A beat of silence.
"Mommy never sees me. I don't think she likes me much."
That breaks my damn heart. No kid should feel like that. Ever. Something twists deep in my chest, and I have to swallow hard before I speak.
"I'm sorry, Wyatt," I tell him.
I truly don't know what else to say. There are no right words for a six-year-old boy who thinks his mother doesn't love him. "Adults are strange sometimes, buddy. They do things no one understands. But it looks like you have a lot of people who really love you here. Hey?"
He nods, placing the present down, and this time he really looks at me. Wide eyes. Curious. Like he's deciding whether ornot I'm safe. "My daddy is the best. Like. The best. He even got me a pet goat, and he hates it."
I can't help but laugh. "Is the goat naughty?" I ask.
"Yep. Not with me, but to my dad. Headbutts him and everything," he tells me with a proud grin.
Ah. Now the goat birthday cake I saw being carried in makes sense. "What's his name?"
"Gary," he says with a big grin.
My heart melts. "Cool name. Gary the goat. Very good choice."
"Would you like to come and meet him?" he asks, jumping to his feet.
I open my mouth. Shit. Violet needs the mop.
"I'd love to. But can you first show me where I can find a mop? I'm helping my friend with the food for your party, and there's been a spillage."
He giggles. "Oh no. Did you do it?"
"Not me. I'm just cleaning up the mess," I joke, standing back up.
"It's okay. Dad won't shout at you."
That makes me pause. Something cold prickles at the back of my neck. A thought I should have had the second I walked through the front door of this house.

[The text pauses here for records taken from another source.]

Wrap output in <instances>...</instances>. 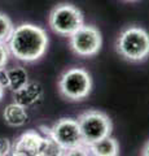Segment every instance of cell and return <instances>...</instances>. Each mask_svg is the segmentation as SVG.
<instances>
[{
  "instance_id": "obj_1",
  "label": "cell",
  "mask_w": 149,
  "mask_h": 156,
  "mask_svg": "<svg viewBox=\"0 0 149 156\" xmlns=\"http://www.w3.org/2000/svg\"><path fill=\"white\" fill-rule=\"evenodd\" d=\"M8 43L9 53L21 61H35L47 51L48 37L44 29L32 23H22L13 29Z\"/></svg>"
},
{
  "instance_id": "obj_2",
  "label": "cell",
  "mask_w": 149,
  "mask_h": 156,
  "mask_svg": "<svg viewBox=\"0 0 149 156\" xmlns=\"http://www.w3.org/2000/svg\"><path fill=\"white\" fill-rule=\"evenodd\" d=\"M117 51L130 61H143L149 56V34L141 27L130 26L117 39Z\"/></svg>"
},
{
  "instance_id": "obj_3",
  "label": "cell",
  "mask_w": 149,
  "mask_h": 156,
  "mask_svg": "<svg viewBox=\"0 0 149 156\" xmlns=\"http://www.w3.org/2000/svg\"><path fill=\"white\" fill-rule=\"evenodd\" d=\"M79 125L83 146H88L110 135L112 133V122L109 117L99 111H88L79 116L76 120Z\"/></svg>"
},
{
  "instance_id": "obj_4",
  "label": "cell",
  "mask_w": 149,
  "mask_h": 156,
  "mask_svg": "<svg viewBox=\"0 0 149 156\" xmlns=\"http://www.w3.org/2000/svg\"><path fill=\"white\" fill-rule=\"evenodd\" d=\"M83 25V14L73 4H59L49 14V26L59 35L70 37Z\"/></svg>"
},
{
  "instance_id": "obj_5",
  "label": "cell",
  "mask_w": 149,
  "mask_h": 156,
  "mask_svg": "<svg viewBox=\"0 0 149 156\" xmlns=\"http://www.w3.org/2000/svg\"><path fill=\"white\" fill-rule=\"evenodd\" d=\"M60 92L70 100H80L92 89V80L87 70L82 68H71L61 76L59 82Z\"/></svg>"
},
{
  "instance_id": "obj_6",
  "label": "cell",
  "mask_w": 149,
  "mask_h": 156,
  "mask_svg": "<svg viewBox=\"0 0 149 156\" xmlns=\"http://www.w3.org/2000/svg\"><path fill=\"white\" fill-rule=\"evenodd\" d=\"M103 44L100 31L92 25H83L70 35V47L78 56L90 57L96 55Z\"/></svg>"
},
{
  "instance_id": "obj_7",
  "label": "cell",
  "mask_w": 149,
  "mask_h": 156,
  "mask_svg": "<svg viewBox=\"0 0 149 156\" xmlns=\"http://www.w3.org/2000/svg\"><path fill=\"white\" fill-rule=\"evenodd\" d=\"M48 135L55 139L64 148V151L83 146L78 121L73 119H61L57 121L48 131Z\"/></svg>"
},
{
  "instance_id": "obj_8",
  "label": "cell",
  "mask_w": 149,
  "mask_h": 156,
  "mask_svg": "<svg viewBox=\"0 0 149 156\" xmlns=\"http://www.w3.org/2000/svg\"><path fill=\"white\" fill-rule=\"evenodd\" d=\"M13 92L14 103L25 107V108L39 103L43 98V87L38 82H27L23 87Z\"/></svg>"
},
{
  "instance_id": "obj_9",
  "label": "cell",
  "mask_w": 149,
  "mask_h": 156,
  "mask_svg": "<svg viewBox=\"0 0 149 156\" xmlns=\"http://www.w3.org/2000/svg\"><path fill=\"white\" fill-rule=\"evenodd\" d=\"M42 140L43 136L39 133L27 131L16 140V143L13 146V151L23 156H35L39 154Z\"/></svg>"
},
{
  "instance_id": "obj_10",
  "label": "cell",
  "mask_w": 149,
  "mask_h": 156,
  "mask_svg": "<svg viewBox=\"0 0 149 156\" xmlns=\"http://www.w3.org/2000/svg\"><path fill=\"white\" fill-rule=\"evenodd\" d=\"M90 155L92 156H118L119 155V146L118 142L110 135L105 138L96 140V142L86 146Z\"/></svg>"
},
{
  "instance_id": "obj_11",
  "label": "cell",
  "mask_w": 149,
  "mask_h": 156,
  "mask_svg": "<svg viewBox=\"0 0 149 156\" xmlns=\"http://www.w3.org/2000/svg\"><path fill=\"white\" fill-rule=\"evenodd\" d=\"M4 120L9 126H14V128H18V126H22L27 122V112L26 108L22 107L17 103H12L5 107L4 109Z\"/></svg>"
},
{
  "instance_id": "obj_12",
  "label": "cell",
  "mask_w": 149,
  "mask_h": 156,
  "mask_svg": "<svg viewBox=\"0 0 149 156\" xmlns=\"http://www.w3.org/2000/svg\"><path fill=\"white\" fill-rule=\"evenodd\" d=\"M8 89H11L12 91H17L29 82V76L26 69H23L22 66H13L8 69Z\"/></svg>"
},
{
  "instance_id": "obj_13",
  "label": "cell",
  "mask_w": 149,
  "mask_h": 156,
  "mask_svg": "<svg viewBox=\"0 0 149 156\" xmlns=\"http://www.w3.org/2000/svg\"><path fill=\"white\" fill-rule=\"evenodd\" d=\"M39 154H42L43 156H62L64 148H62L55 139H52L51 136L48 135V136H43Z\"/></svg>"
},
{
  "instance_id": "obj_14",
  "label": "cell",
  "mask_w": 149,
  "mask_h": 156,
  "mask_svg": "<svg viewBox=\"0 0 149 156\" xmlns=\"http://www.w3.org/2000/svg\"><path fill=\"white\" fill-rule=\"evenodd\" d=\"M13 23L8 16L0 13V43H7L13 31Z\"/></svg>"
},
{
  "instance_id": "obj_15",
  "label": "cell",
  "mask_w": 149,
  "mask_h": 156,
  "mask_svg": "<svg viewBox=\"0 0 149 156\" xmlns=\"http://www.w3.org/2000/svg\"><path fill=\"white\" fill-rule=\"evenodd\" d=\"M62 156H91V155L86 146H78V147L64 151Z\"/></svg>"
},
{
  "instance_id": "obj_16",
  "label": "cell",
  "mask_w": 149,
  "mask_h": 156,
  "mask_svg": "<svg viewBox=\"0 0 149 156\" xmlns=\"http://www.w3.org/2000/svg\"><path fill=\"white\" fill-rule=\"evenodd\" d=\"M12 143L7 138H0V156H9L12 152Z\"/></svg>"
},
{
  "instance_id": "obj_17",
  "label": "cell",
  "mask_w": 149,
  "mask_h": 156,
  "mask_svg": "<svg viewBox=\"0 0 149 156\" xmlns=\"http://www.w3.org/2000/svg\"><path fill=\"white\" fill-rule=\"evenodd\" d=\"M8 56H9V50L5 46V43H0V68H4L8 62Z\"/></svg>"
},
{
  "instance_id": "obj_18",
  "label": "cell",
  "mask_w": 149,
  "mask_h": 156,
  "mask_svg": "<svg viewBox=\"0 0 149 156\" xmlns=\"http://www.w3.org/2000/svg\"><path fill=\"white\" fill-rule=\"evenodd\" d=\"M9 85V80H8V69L4 68H0V87L3 89H8Z\"/></svg>"
},
{
  "instance_id": "obj_19",
  "label": "cell",
  "mask_w": 149,
  "mask_h": 156,
  "mask_svg": "<svg viewBox=\"0 0 149 156\" xmlns=\"http://www.w3.org/2000/svg\"><path fill=\"white\" fill-rule=\"evenodd\" d=\"M143 156H149V142L145 144V147L143 150Z\"/></svg>"
},
{
  "instance_id": "obj_20",
  "label": "cell",
  "mask_w": 149,
  "mask_h": 156,
  "mask_svg": "<svg viewBox=\"0 0 149 156\" xmlns=\"http://www.w3.org/2000/svg\"><path fill=\"white\" fill-rule=\"evenodd\" d=\"M9 156H23V155H21V154H18V152H14V151H12L11 154H9Z\"/></svg>"
},
{
  "instance_id": "obj_21",
  "label": "cell",
  "mask_w": 149,
  "mask_h": 156,
  "mask_svg": "<svg viewBox=\"0 0 149 156\" xmlns=\"http://www.w3.org/2000/svg\"><path fill=\"white\" fill-rule=\"evenodd\" d=\"M3 94H4V89L0 87V100H2V98H3Z\"/></svg>"
},
{
  "instance_id": "obj_22",
  "label": "cell",
  "mask_w": 149,
  "mask_h": 156,
  "mask_svg": "<svg viewBox=\"0 0 149 156\" xmlns=\"http://www.w3.org/2000/svg\"><path fill=\"white\" fill-rule=\"evenodd\" d=\"M35 156H43V155H42V154H38V155H35Z\"/></svg>"
}]
</instances>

"What is your daddy's name?" I ask him.
And the blood drains from my body when a man clears his throat behind me at the door.
I freeze.
It's him. I know it's him. Because my body is on fire before I even turn around. The same way it was at the bar. The same way it was in that truck. The same way it's been every single night since, when I'm lying in the dark and can still feel his hands on me.
My stomach is fluttering. My heart is racing. Every nerve ending I have is screaming his name.
"Hey! You get to meet my dad and Gary now," Wyatt tells me excitedly.
I know exactly who Wyatt’s daddy is. He’s the same man I’ve been daydreaming about all week. Wyatt’s daddy is the cowboy that called me a good girl and I never recovered from that.
CHAPTER TWENTY
HUNTER
Song- God Needs The Devil,Jonah Kagen
My son doesn't open up to strangers. In fact, most adults outside of my family struggle to get a single word out of him. Yet here is my red-haired firefly, in my house, sitting cross-legged on the playroom floor, helping my little boy get through his feelings like she was put on this earth to do it.
I lean against the doorframe, and I listen.